Abstract:Vision-Language Models (VLMs) achieved strong performance on a variety of tasks (e.g., image-text retrieval, visual question answering). However, most VLMs rely on coarse-grained image-caption pairs for alignment, relying on data volume to resolve ambiguities and ground linguistic concepts in images. The richer semantic and syntactic structure within text is largely overlooked. To address this, we propose HIerarchically STructured Learning (HIST) that enhances VLM training without any additional supervision, by hierarchically decomposing captions into the constituent Subject, Noun Phrases, and Composite Phrases. Entailment between these constituent components allows us to formulate additional regularization constraints on the VLM attention maps. Specifically, we introduce two novel loss functions: (1) Subject Loss, which aligns image content with the subject of corresponding phrase, acting as an entailment of standard contrastive/matching losses at the Phrase level; (2) Addition Loss, to balance attention across multiple objects. HIST is general, and can be applied to any VLM for which attention between vision and language can be computed; we illustrate its efficacy on BLIP and ALBEF. HIST outperforms baseline VLMs, achieving up to +9.8% improvement in visual grounding, +6.3% in multi-object referring segmentation, +1.1% in image-text retrieval, and +0.2% in visual question answering, underscoring the value of structuring learning in VLMs.

What problem does this paper attempt to address?

The main problem that this paper attempts to solve is that existing Vision - Language Models (VLMs) rely too much on coarse - grained image - caption pairs during the training process and ignore the richer semantic and syntactic structures in the text. Specifically: 1. **Problems of existing VLMs**: - Most VLMs rely on a large number of image - caption pairs for alignment and depend on the amount of data to resolve ambiguities and establish language concepts in the image. - They ignore the rich semantic and syntactic structures in the text.
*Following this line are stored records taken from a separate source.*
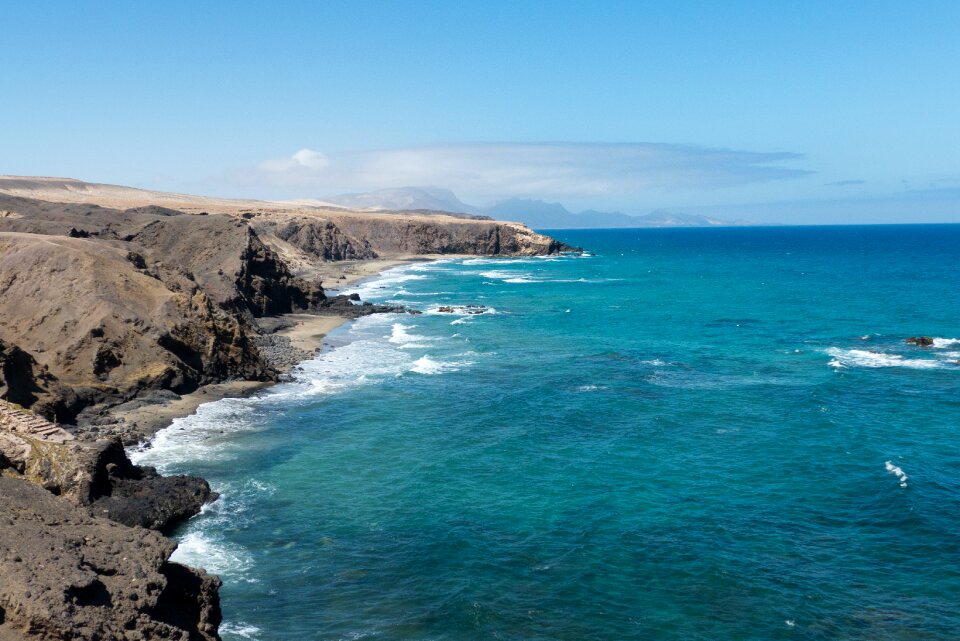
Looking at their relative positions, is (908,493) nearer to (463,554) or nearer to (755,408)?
(755,408)

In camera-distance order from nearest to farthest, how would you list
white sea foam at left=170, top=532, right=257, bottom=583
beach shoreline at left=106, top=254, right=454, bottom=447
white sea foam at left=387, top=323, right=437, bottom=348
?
white sea foam at left=170, top=532, right=257, bottom=583, beach shoreline at left=106, top=254, right=454, bottom=447, white sea foam at left=387, top=323, right=437, bottom=348

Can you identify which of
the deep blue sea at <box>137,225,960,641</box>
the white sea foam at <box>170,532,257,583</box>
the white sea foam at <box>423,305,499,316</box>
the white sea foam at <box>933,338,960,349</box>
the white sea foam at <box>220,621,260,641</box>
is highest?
the white sea foam at <box>933,338,960,349</box>

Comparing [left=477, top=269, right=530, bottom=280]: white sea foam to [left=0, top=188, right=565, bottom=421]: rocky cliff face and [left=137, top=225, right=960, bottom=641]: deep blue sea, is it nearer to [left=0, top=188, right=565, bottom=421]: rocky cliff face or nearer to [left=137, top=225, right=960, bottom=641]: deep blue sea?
[left=0, top=188, right=565, bottom=421]: rocky cliff face

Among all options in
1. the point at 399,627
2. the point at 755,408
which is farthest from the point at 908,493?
the point at 399,627

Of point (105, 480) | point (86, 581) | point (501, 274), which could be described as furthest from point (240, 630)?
point (501, 274)

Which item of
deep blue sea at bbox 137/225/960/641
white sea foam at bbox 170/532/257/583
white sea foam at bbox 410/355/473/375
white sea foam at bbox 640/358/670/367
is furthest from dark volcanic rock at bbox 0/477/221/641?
white sea foam at bbox 640/358/670/367
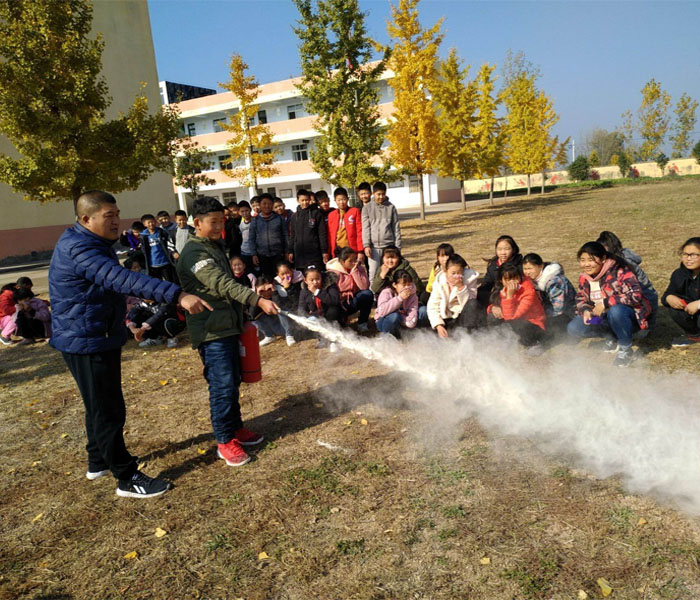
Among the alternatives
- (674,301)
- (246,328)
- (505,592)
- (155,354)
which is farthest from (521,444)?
(155,354)

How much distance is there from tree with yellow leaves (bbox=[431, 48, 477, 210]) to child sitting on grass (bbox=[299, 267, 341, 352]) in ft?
68.2

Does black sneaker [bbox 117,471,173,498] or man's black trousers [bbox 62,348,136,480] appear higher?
man's black trousers [bbox 62,348,136,480]

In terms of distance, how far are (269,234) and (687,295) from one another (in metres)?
5.96

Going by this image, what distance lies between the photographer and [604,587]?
8.16 feet

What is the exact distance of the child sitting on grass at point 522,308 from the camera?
5984 mm

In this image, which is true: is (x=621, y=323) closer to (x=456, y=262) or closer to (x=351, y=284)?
(x=456, y=262)

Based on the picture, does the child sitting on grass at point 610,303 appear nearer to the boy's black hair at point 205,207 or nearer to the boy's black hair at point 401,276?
the boy's black hair at point 401,276

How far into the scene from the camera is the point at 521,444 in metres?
3.93

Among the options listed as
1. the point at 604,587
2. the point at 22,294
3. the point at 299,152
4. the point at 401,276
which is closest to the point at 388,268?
the point at 401,276

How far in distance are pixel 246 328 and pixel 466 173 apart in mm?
24363

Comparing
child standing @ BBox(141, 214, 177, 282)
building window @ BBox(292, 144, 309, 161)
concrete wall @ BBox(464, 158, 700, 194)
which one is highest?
building window @ BBox(292, 144, 309, 161)

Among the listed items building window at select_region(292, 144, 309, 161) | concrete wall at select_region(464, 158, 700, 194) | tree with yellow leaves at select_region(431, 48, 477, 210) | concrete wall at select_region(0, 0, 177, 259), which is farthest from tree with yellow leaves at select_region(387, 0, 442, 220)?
concrete wall at select_region(464, 158, 700, 194)

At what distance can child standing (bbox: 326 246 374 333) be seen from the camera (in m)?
7.23

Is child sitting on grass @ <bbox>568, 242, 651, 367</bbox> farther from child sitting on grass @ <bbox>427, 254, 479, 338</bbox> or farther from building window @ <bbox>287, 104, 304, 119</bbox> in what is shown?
building window @ <bbox>287, 104, 304, 119</bbox>
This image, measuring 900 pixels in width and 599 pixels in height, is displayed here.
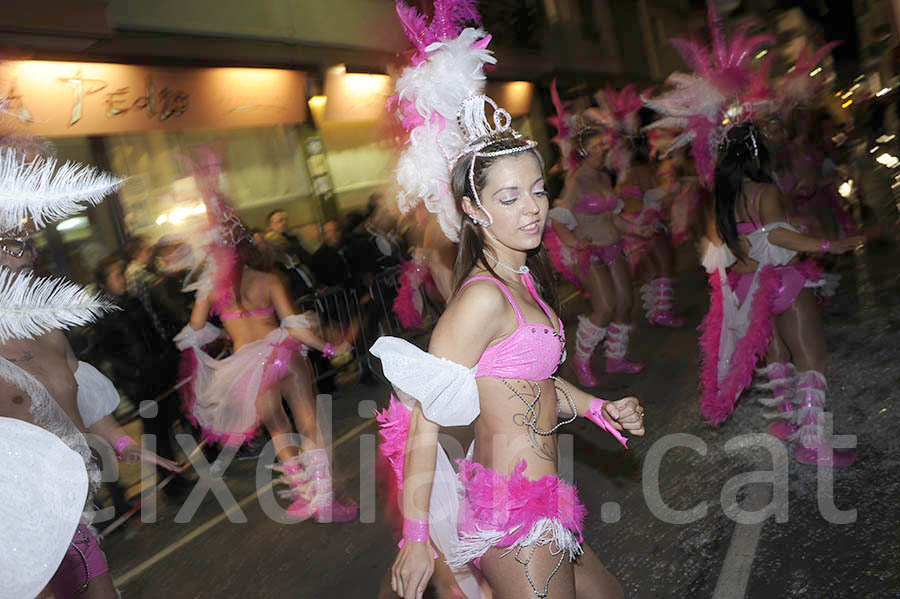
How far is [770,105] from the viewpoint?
4.78 meters

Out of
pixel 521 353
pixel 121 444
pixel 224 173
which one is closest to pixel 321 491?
pixel 121 444

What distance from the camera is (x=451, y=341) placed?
219 centimetres

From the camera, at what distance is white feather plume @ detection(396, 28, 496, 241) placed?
2.52 m

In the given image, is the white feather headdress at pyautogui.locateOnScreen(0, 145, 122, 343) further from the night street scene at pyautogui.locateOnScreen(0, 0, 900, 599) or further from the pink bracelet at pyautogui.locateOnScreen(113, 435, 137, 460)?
the pink bracelet at pyautogui.locateOnScreen(113, 435, 137, 460)

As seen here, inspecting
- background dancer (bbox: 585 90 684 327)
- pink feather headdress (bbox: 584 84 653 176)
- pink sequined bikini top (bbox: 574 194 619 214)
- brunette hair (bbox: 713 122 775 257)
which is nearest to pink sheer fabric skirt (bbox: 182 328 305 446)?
brunette hair (bbox: 713 122 775 257)

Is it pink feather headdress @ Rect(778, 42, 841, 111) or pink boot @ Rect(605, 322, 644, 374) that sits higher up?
pink feather headdress @ Rect(778, 42, 841, 111)

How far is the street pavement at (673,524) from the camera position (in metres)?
3.33

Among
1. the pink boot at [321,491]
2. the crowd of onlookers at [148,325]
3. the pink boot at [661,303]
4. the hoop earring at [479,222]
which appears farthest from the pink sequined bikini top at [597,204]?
the hoop earring at [479,222]

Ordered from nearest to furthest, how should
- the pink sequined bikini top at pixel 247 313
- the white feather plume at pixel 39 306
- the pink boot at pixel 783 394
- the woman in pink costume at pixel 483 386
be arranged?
the white feather plume at pixel 39 306 < the woman in pink costume at pixel 483 386 < the pink boot at pixel 783 394 < the pink sequined bikini top at pixel 247 313

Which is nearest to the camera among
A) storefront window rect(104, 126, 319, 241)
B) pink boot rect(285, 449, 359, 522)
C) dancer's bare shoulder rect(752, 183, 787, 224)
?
dancer's bare shoulder rect(752, 183, 787, 224)

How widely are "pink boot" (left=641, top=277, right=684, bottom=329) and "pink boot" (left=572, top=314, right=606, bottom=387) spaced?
1.62m

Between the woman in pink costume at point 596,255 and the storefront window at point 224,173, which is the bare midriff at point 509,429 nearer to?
the woman in pink costume at point 596,255

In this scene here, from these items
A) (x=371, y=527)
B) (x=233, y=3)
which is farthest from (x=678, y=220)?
(x=233, y=3)

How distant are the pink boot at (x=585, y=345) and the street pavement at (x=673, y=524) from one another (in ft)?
0.68
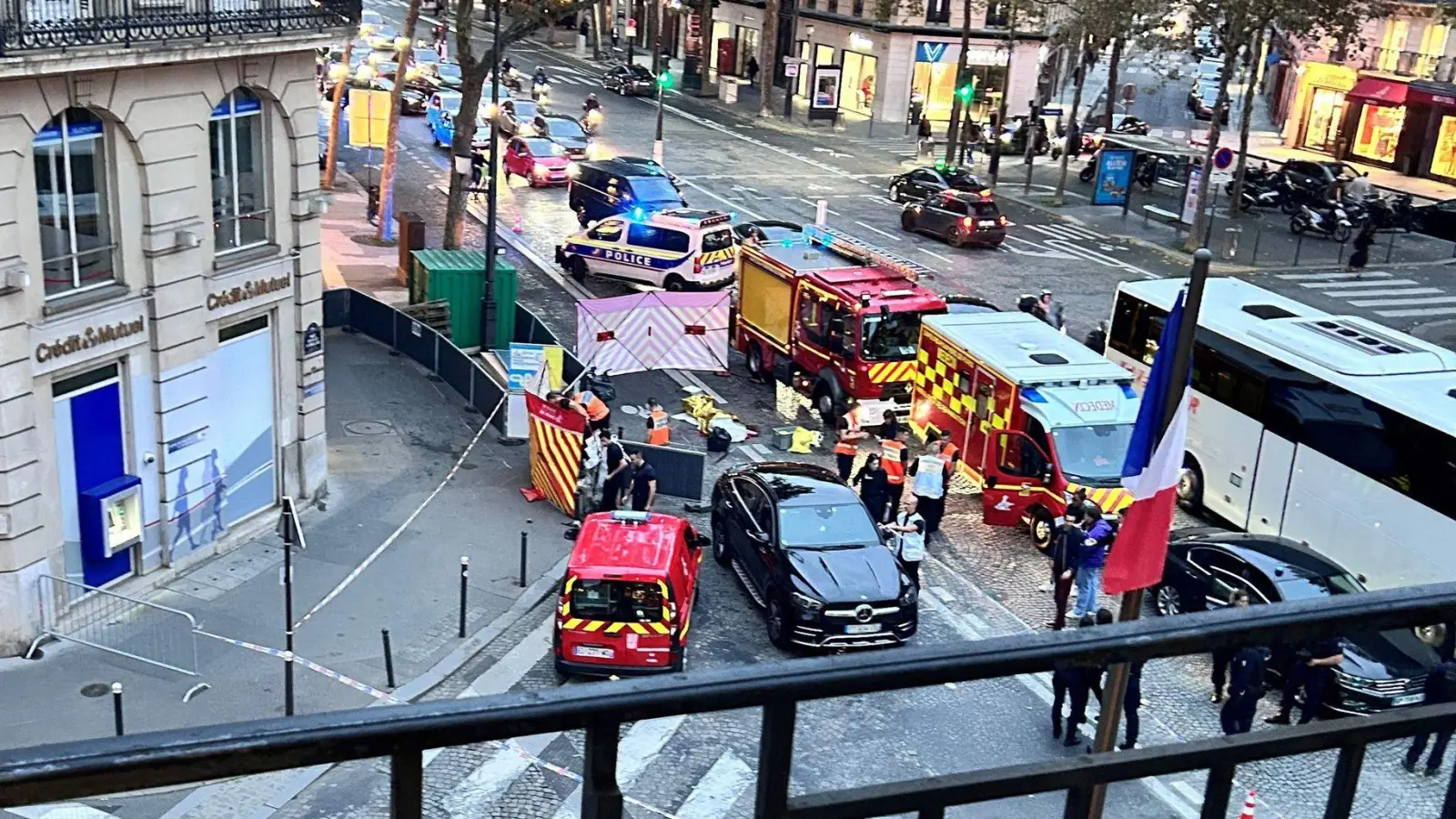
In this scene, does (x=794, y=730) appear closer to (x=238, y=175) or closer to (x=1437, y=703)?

Especially when dealing with multi - object scenes, the model may focus too much on the most prominent object, resulting in poor alignment of other related objects. 2. **Solutions proposed by the paper**: - A new HIerarchically STructured Learning (HIST) framework is introduced. By hierarchically decomposing captions into constituent elements (such as topics, noun phrases, and compound phrases), VLM training is enhanced. - Two novel loss functions are proposed: 1. **Subject Loss**: It ensures that the image content is aligned with the topic of the corresponding phrase, as an implication of the standard contrast/matching loss at the phrase level. 2. **Addition Loss**: It balances the attention among multiple objects and encourages the model to pay attention to multiple objects simultaneously instead of only focusing on the most prominent object. 3. **Objectives**: - By introducing these loss functions, the HIST framework can improve the performance of VLM in tasks such as visual localization, multi - object reference segmentation, image - text retrieval, and visual question answering without additional supervision. In summary, this paper aims to improve the performance of VLM in image - text alignment by using the hierarchical structure information of the text, especially in dealing with complex multi - object scenes, and enhance the accuracy and robustness of the model.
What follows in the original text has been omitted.